The highest paid CEO of a Georgia public company should get a negative vote on pay from shareholders, according to an influential advisory firm.

Ronald Clarke, the CEO of Gwinnett County-based Fleetcor Technologies, made nearly as much last year as the CEO of Wal-Mart, the world's biggest company, according to a ranking by Equilar, an executive research firm.

Now, another firm, proxy advisor Institutional Shareholder Services, has recommended that shareholders vote no in Fleetcor's non-binding say-on-pay vote, which comes up at the company's June 21 annual meeting.

ISS valued Clarke’s 2016 compensation at $35.8 million. In a report released this week, it said he got an “outsized” grant of equity that included financial targets set lower than other metrics.

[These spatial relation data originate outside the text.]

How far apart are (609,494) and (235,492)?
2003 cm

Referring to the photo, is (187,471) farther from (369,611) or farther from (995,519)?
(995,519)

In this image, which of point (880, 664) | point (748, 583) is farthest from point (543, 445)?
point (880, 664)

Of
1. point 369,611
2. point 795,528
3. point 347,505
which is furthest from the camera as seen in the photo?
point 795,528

His equity grant alone was “over three times greater than the median total pay of CEOs at the companies similar in size and industry.”

While Fleetcor’s total stock returns over time have been solid, Clarke’s pay is “excessive in consideration of its magnitude and design,” according to ISS.

A representative of Fleetcor has previously said it does not comment on executive compensation.

The earlier pay ranking by Equilar, which uses its own methodology, put Clarke's compensation at 45th in the nation, just behind that of the CEOs for Starbucks and Wal-Mart and ahead of the leaders of much larger Georgia-based companies, including Home Depot, UPS, Coca-Cola Co. and Delta Air Lines.

Fleetcor supplies fuel cards, toll cards and other credit card-like services for use by employees of companies and governments. It had $1.83 billion in revenue last year.